• **What the exercise asks**
The required output is a verbatim transcription of the listing, pictures excluded.

BEGIN Dataset entries

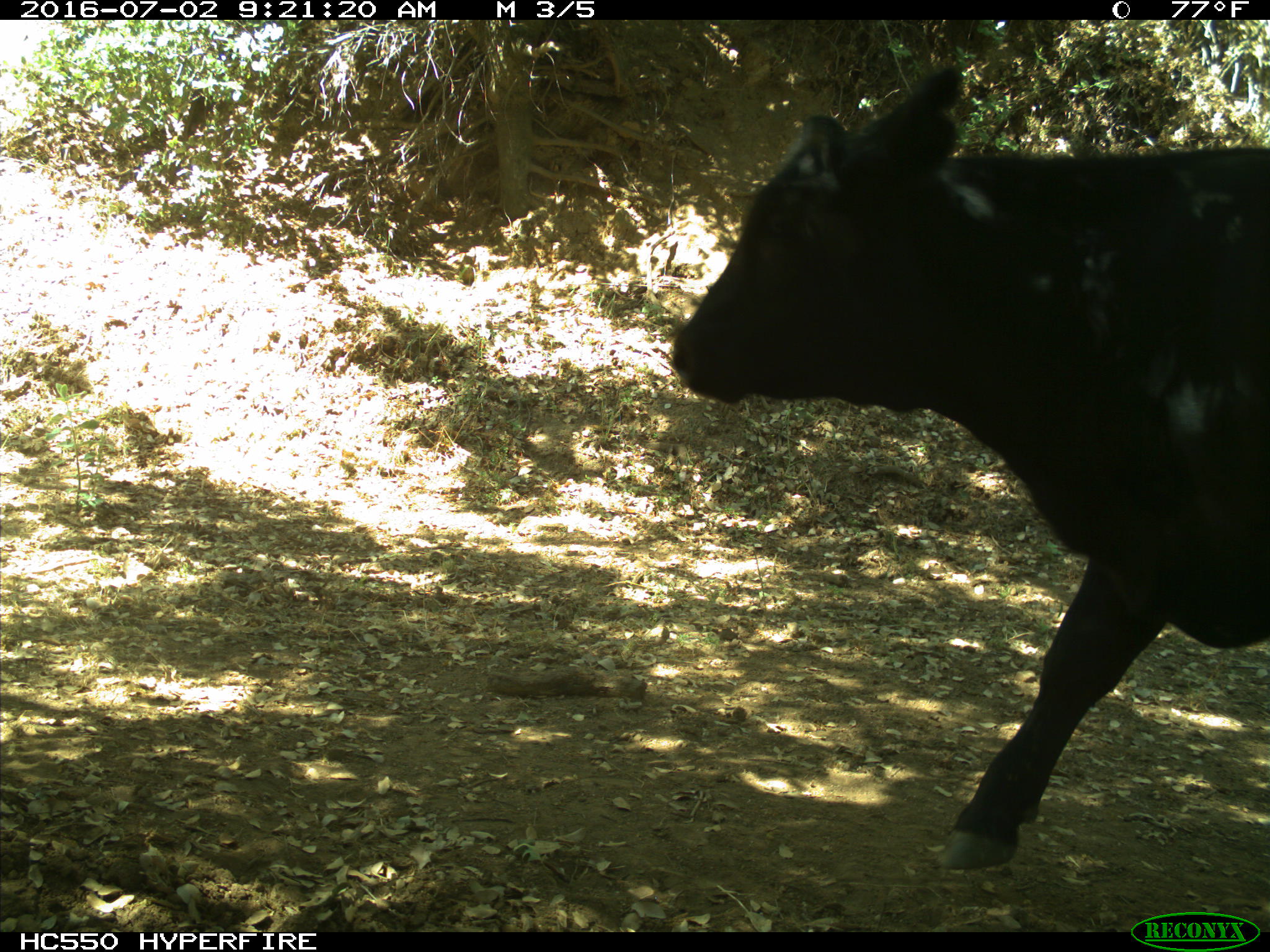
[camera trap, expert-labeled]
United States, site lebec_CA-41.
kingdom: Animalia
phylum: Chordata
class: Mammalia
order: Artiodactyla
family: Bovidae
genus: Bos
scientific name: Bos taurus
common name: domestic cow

END Dataset entries

• **Problem solution**
[camera trap, expert-labeled]
United States, site lebec_CA-41.
kingdom: Animalia
phylum: Chordata
class: Mammalia
order: Artiodactyla
family: Bovidae
genus: Bos
scientific name: Bos taurus
common name: domestic cow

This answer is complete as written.